In June, Sarepta reported a second death in a patient who had received its gene therapy, which raised concerns about the safety and future demand for the treatment.
The patients who died were a 16-year-old, weighing 70 kilograms, and a 15-year-old, weighing 50 kilograms. Both boys were non-ambulatory and their deaths occurred within 90 days after treatment, the company said in an investor call last week.
The two patients showed signs of acute liver failure and were hospitalized less than two months after treatment with Elevidys, the health regulator said on Tuesday. It added that it is evaluating the need for further regulatory action.

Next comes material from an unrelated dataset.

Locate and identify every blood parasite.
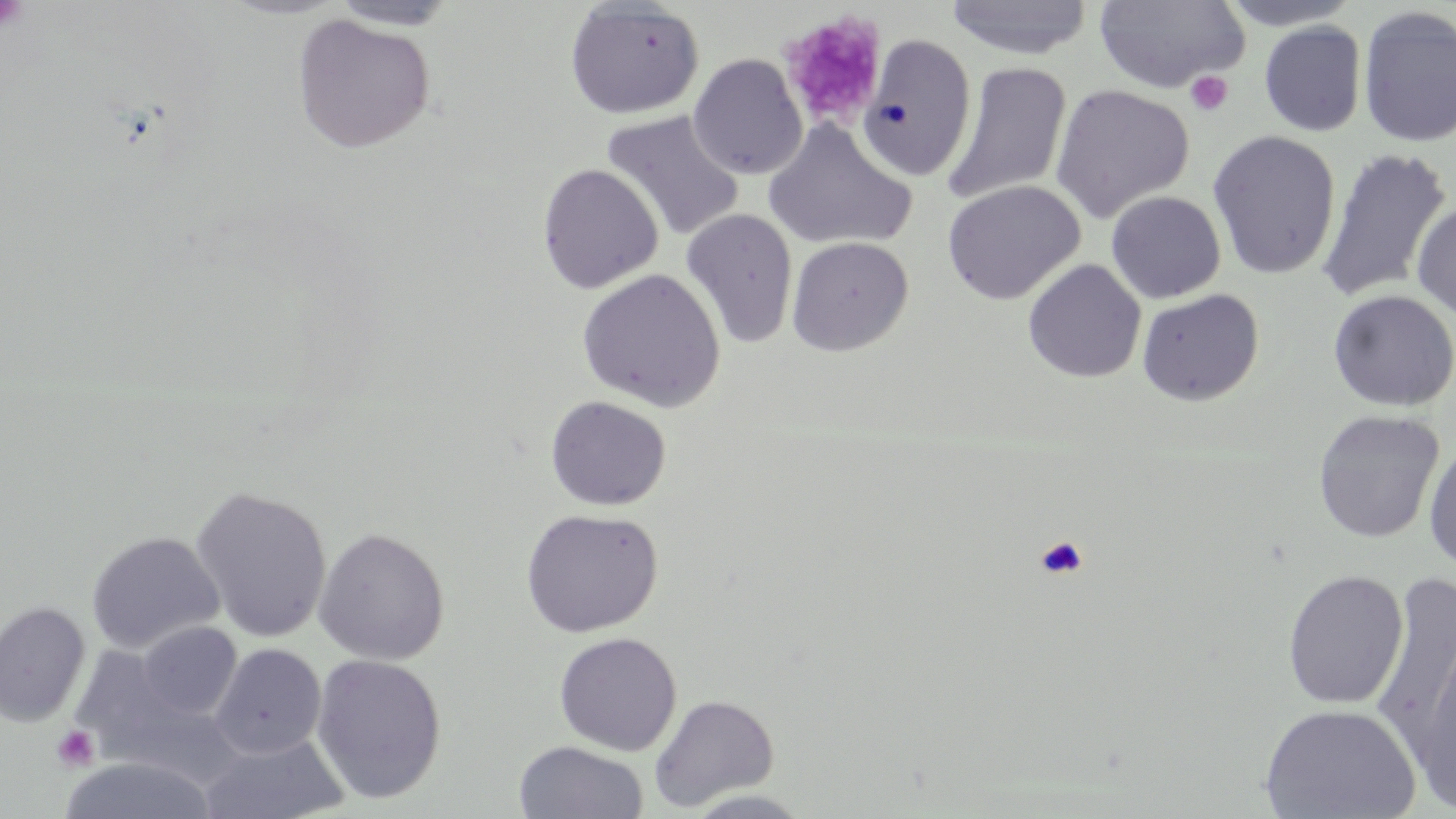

Sarepta said in an email to Reuters, "The FDA communication was triggered by our report to the FDA and our suggested update to the label to include information relating to the recent events."
The U.S. prescribing information for Elevidys warns of acute liver injury but does not mention liver failure or death.
Elevidys, approved by the FDA in 2024 for ambulatory Duchenne muscular dystrophy patients aged four and older, is the only gene therapy available for the disease. It carries a known risk of liver damage and was conditionally approved for non-ambulatory patients despite failing to meet the main goal in a late-stage study.
Sarepta said earlier this month it was investigating both cases independently and in relation to each other to identify any common risk factors.
The company has suspended its Elevidys sales forecast for 2025, halted shipments to non-ambulatory patients and is working with regulators on a new treatment plan.